Entries provided.

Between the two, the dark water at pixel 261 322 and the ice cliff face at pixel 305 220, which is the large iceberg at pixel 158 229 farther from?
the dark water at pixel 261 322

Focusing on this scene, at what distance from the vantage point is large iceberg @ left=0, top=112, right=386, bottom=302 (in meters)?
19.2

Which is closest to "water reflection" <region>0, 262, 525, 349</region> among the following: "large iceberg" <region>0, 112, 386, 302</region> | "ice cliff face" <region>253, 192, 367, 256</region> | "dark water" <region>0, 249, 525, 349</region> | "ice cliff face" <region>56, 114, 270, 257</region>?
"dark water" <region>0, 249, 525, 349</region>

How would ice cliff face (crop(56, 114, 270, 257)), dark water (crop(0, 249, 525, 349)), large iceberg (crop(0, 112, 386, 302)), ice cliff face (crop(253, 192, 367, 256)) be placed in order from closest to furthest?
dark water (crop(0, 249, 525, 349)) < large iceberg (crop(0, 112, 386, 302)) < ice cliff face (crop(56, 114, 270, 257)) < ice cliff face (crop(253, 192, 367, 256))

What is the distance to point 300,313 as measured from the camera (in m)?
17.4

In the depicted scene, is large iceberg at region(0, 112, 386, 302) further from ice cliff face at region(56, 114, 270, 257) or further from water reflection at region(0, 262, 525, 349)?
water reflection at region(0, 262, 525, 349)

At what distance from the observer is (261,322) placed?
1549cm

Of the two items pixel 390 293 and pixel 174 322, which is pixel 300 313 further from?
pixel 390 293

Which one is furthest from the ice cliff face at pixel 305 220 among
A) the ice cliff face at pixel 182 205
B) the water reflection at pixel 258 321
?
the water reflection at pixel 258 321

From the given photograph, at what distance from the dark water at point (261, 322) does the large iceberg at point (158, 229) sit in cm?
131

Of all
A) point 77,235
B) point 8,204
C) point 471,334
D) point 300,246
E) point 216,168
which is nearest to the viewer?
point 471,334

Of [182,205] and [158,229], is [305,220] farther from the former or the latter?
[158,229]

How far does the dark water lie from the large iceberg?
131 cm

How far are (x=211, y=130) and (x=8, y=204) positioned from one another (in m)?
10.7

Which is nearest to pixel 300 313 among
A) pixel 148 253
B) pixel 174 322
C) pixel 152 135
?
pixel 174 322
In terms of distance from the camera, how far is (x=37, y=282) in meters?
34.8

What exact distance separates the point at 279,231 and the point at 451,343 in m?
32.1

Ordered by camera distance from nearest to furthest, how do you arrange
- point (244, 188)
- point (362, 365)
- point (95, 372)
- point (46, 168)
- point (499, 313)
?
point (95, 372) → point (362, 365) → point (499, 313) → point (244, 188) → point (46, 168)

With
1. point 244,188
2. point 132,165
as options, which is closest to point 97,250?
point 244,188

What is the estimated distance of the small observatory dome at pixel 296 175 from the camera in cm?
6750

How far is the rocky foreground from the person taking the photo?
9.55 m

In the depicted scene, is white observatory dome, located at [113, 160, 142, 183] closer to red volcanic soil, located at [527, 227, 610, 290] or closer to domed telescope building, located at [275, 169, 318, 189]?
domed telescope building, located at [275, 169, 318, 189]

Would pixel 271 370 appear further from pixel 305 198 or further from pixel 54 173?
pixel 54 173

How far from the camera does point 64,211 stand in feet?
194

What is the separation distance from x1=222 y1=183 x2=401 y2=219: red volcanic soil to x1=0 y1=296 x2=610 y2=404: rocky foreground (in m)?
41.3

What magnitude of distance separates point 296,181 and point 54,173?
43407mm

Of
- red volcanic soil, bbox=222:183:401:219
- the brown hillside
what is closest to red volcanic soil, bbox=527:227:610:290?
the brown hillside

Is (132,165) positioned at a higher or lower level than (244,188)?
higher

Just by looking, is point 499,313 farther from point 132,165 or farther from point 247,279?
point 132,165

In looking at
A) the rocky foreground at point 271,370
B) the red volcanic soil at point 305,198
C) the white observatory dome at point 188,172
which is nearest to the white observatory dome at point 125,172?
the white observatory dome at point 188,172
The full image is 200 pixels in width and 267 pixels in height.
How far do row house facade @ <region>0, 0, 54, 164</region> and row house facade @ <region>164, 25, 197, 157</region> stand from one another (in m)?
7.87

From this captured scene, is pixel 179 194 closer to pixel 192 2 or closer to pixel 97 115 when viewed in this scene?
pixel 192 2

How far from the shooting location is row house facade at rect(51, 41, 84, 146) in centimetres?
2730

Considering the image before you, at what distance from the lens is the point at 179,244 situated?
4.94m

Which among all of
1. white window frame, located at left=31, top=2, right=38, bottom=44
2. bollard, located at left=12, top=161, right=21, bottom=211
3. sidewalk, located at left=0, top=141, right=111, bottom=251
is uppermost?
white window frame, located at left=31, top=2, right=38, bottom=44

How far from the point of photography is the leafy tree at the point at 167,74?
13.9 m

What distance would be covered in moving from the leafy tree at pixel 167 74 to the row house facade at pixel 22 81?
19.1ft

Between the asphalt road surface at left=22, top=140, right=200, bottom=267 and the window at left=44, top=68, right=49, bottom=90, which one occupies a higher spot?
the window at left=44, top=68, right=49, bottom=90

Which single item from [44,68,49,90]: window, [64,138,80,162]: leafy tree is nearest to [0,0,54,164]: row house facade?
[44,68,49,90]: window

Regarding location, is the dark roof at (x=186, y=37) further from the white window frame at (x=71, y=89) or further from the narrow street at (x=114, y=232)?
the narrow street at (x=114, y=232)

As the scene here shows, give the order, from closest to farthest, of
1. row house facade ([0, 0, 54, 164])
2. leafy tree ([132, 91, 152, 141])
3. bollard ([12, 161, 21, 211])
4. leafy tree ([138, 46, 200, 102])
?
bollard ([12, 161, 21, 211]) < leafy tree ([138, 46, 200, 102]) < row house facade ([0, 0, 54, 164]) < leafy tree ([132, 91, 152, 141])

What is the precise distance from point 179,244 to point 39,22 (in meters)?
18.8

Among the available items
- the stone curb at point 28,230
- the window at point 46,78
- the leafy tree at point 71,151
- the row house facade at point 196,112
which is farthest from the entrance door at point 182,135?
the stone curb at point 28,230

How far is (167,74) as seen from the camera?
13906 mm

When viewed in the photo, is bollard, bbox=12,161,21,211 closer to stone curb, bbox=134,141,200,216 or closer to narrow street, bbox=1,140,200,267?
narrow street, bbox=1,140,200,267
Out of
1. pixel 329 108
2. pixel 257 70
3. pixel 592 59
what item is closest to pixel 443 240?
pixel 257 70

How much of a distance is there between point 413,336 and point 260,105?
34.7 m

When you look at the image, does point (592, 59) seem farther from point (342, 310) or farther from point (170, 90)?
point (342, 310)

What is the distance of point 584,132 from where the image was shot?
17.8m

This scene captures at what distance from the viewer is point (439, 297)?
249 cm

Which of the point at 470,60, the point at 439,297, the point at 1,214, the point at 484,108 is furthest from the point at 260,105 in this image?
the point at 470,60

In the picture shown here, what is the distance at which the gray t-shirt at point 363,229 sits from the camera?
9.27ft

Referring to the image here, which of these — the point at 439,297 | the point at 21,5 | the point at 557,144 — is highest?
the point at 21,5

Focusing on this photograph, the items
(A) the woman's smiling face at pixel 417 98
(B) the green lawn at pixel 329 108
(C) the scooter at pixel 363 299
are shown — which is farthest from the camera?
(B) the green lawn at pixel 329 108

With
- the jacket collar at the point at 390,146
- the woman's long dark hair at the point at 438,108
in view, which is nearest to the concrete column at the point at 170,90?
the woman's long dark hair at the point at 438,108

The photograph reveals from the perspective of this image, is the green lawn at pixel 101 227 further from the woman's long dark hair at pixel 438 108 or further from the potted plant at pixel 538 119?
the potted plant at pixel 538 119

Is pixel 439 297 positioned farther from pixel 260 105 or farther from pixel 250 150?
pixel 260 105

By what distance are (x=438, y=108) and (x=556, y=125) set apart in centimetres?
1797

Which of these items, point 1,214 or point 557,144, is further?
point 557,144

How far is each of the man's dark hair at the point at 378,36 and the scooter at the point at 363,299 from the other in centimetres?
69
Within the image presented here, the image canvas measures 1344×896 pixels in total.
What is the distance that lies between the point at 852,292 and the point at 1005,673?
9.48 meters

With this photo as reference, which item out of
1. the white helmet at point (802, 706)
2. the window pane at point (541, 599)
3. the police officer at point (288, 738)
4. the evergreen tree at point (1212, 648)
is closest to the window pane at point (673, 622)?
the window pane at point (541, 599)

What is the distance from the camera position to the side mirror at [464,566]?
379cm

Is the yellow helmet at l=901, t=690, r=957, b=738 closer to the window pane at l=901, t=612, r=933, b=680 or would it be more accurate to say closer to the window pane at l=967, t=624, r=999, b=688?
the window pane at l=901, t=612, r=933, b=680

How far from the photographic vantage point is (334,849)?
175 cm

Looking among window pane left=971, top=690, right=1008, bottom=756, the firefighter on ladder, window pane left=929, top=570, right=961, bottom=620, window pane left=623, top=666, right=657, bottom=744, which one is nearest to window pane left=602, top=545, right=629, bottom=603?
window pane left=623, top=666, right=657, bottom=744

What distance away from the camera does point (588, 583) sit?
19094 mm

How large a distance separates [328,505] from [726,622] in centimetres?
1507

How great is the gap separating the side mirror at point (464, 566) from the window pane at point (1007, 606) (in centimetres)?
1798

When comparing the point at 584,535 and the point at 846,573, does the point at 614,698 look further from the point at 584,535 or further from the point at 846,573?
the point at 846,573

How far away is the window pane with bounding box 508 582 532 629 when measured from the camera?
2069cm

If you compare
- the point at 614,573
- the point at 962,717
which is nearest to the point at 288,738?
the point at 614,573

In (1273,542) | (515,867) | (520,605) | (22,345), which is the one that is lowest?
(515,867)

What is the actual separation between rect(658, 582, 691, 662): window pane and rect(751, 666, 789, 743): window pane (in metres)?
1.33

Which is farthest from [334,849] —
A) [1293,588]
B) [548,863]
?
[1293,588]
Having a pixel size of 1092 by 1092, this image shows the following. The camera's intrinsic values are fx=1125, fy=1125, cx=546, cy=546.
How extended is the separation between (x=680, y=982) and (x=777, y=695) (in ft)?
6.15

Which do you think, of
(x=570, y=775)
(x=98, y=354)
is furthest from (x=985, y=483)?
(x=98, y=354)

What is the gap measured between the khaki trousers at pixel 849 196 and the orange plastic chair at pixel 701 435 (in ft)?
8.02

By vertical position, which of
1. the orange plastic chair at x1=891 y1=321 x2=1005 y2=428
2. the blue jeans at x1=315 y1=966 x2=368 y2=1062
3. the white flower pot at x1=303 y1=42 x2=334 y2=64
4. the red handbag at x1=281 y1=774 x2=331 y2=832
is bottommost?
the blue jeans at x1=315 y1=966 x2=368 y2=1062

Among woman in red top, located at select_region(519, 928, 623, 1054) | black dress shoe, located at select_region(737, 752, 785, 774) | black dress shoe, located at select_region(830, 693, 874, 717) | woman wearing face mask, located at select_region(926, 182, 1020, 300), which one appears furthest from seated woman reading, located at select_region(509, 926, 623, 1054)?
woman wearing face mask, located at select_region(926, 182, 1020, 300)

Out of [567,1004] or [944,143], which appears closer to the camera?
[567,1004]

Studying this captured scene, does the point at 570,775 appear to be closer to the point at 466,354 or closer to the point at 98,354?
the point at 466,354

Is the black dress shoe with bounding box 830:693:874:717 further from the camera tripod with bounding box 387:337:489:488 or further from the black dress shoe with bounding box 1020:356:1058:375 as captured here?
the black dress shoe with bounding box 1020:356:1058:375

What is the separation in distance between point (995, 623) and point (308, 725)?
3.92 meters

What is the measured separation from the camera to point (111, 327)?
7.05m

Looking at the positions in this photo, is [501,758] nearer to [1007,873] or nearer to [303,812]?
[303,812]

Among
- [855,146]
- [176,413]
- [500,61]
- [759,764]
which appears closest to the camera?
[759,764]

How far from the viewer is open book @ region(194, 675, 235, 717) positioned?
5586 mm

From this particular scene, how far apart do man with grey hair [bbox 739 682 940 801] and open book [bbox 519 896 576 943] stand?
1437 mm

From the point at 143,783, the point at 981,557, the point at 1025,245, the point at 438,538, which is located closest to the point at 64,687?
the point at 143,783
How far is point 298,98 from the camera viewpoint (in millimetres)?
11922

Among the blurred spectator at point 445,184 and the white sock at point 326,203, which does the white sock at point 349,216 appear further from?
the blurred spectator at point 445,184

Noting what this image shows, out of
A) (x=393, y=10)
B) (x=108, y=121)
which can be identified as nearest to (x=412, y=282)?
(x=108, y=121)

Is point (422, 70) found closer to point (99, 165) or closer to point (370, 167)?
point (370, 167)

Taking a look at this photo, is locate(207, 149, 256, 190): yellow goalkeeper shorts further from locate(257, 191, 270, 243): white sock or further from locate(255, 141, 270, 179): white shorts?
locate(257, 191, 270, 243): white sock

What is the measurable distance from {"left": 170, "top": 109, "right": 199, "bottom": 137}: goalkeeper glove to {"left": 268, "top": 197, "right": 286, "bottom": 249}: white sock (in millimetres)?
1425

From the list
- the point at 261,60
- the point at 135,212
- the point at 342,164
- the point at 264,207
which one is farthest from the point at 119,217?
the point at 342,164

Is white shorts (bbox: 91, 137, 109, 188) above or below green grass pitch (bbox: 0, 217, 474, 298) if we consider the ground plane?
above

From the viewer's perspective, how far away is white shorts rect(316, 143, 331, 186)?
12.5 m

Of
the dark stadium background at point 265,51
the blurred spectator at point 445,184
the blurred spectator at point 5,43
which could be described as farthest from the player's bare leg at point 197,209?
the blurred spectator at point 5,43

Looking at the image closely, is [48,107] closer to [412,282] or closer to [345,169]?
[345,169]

What you are asked to do. Only the lines from the one that contains "How far is point" to the end of the entries above should be given again, exactly and in full.

Answer to this problem.
How far is point 298,98 from the camera viewpoint (in millimetres)?
11922

Among the blurred spectator at point 445,184 and the white sock at point 326,203, which does the white sock at point 349,216 appear further from?
the blurred spectator at point 445,184

Noting what this image shows, out of
A) (x=393, y=10)
B) (x=108, y=121)
which can be identified as nearest to (x=412, y=282)?
(x=108, y=121)

Is point (422, 70) found closer to point (99, 165) or closer to point (370, 167)?
point (370, 167)

Taking a look at this photo, is locate(207, 149, 256, 190): yellow goalkeeper shorts further from locate(257, 191, 270, 243): white sock or further from locate(255, 141, 270, 179): white shorts?
locate(257, 191, 270, 243): white sock

What is the measurable distance from {"left": 170, "top": 109, "right": 199, "bottom": 137}: goalkeeper glove to {"left": 268, "top": 197, "right": 286, "bottom": 249}: white sock (in millimetres)?
1425

From the list
- the point at 261,60
- the point at 135,212
- the point at 342,164
- the point at 264,207
which one is farthest from the point at 119,217?
the point at 342,164

Is white shorts (bbox: 91, 137, 109, 188) above or below green grass pitch (bbox: 0, 217, 474, 298) if we consider the ground plane?
above

From the viewer's perspective, how far away is white shorts rect(316, 143, 331, 186)?
12.5 m

Of
the dark stadium background at point 265,51
the blurred spectator at point 445,184
the blurred spectator at point 5,43
which could be described as farthest from the player's bare leg at point 197,209?
the blurred spectator at point 5,43

Looking at the image closely, is [48,107] closer to [412,282] or closer to [345,169]?
[345,169]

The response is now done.